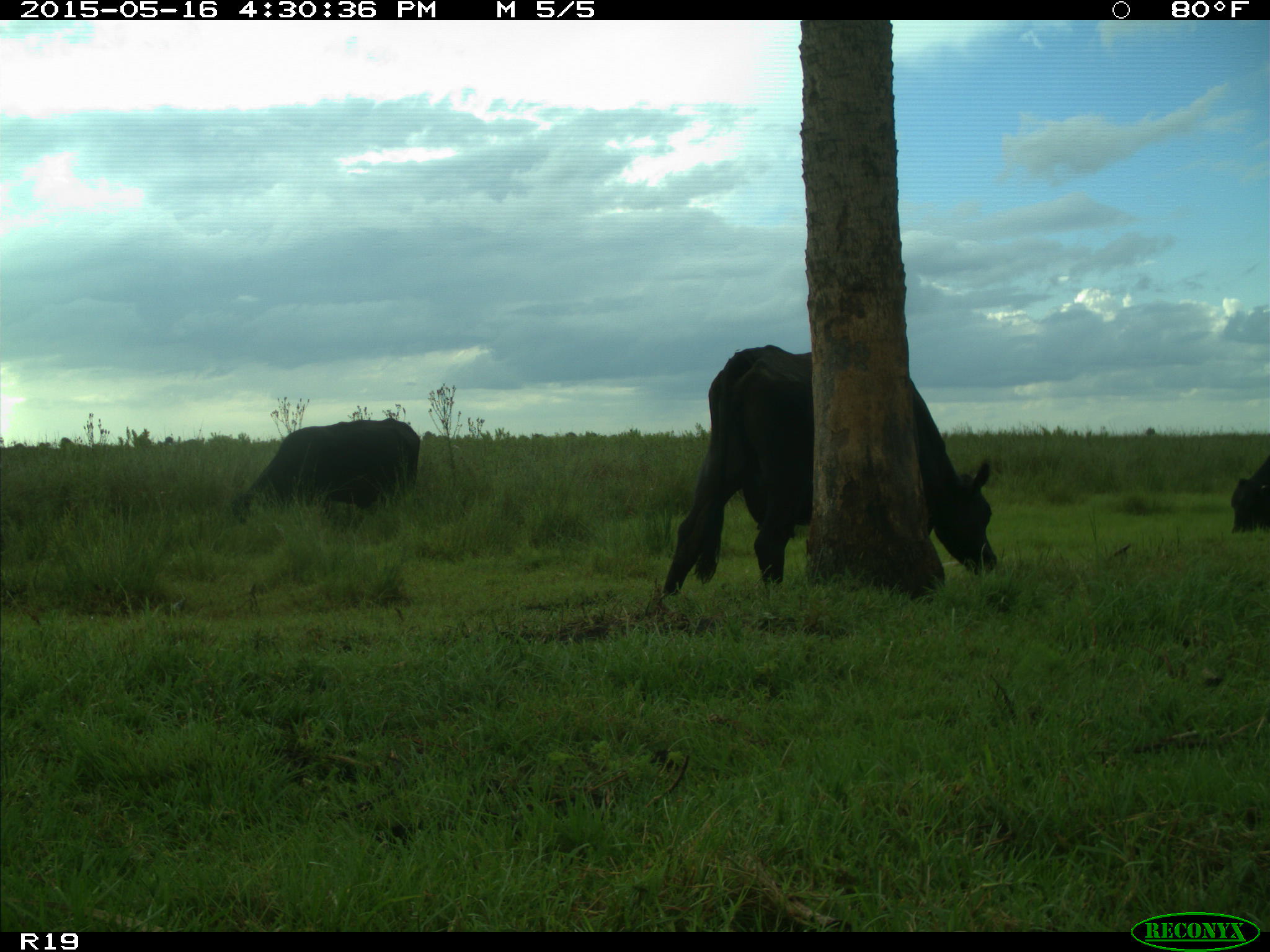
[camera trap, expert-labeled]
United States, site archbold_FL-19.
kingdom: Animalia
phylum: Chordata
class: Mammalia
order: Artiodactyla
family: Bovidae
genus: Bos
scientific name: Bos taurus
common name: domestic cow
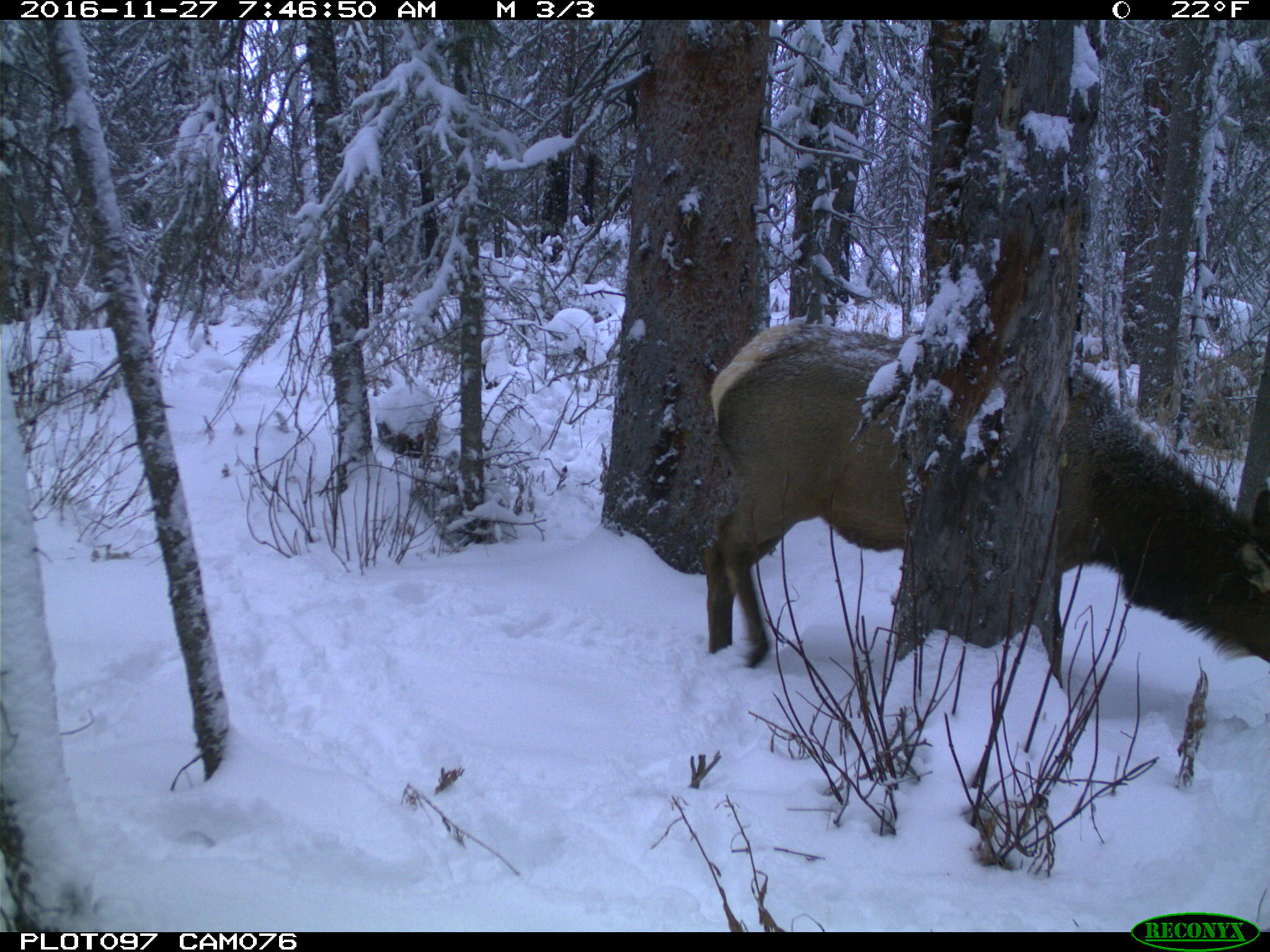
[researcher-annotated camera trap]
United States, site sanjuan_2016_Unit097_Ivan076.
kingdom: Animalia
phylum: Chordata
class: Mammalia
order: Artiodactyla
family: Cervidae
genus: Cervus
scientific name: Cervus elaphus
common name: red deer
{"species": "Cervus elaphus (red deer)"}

* * *

How to complete this task »
Each line above should be written out again exactly, without any image.

Exercise result »
[camera trap, expert-labeled]
United States, site archbold_FL-19.
kingdom: Animalia
phylum: Chordata
class: Mammalia
order: Artiodactyla
family: Bovidae
genus: Bos
scientific name: Bos taurus
common name: domestic cow
[researcher-annotated camera trap]
United States, site sanjuan_2016_Unit097_Ivan076.
kingdom: Animalia
phylum: Chordata
class: Mammalia
order: Artiodactyla
family: Cervidae
genus: Cervus
scientific name: Cervus elaphus
common name: red deer
{"species": "Cervus elaphus (red deer)"}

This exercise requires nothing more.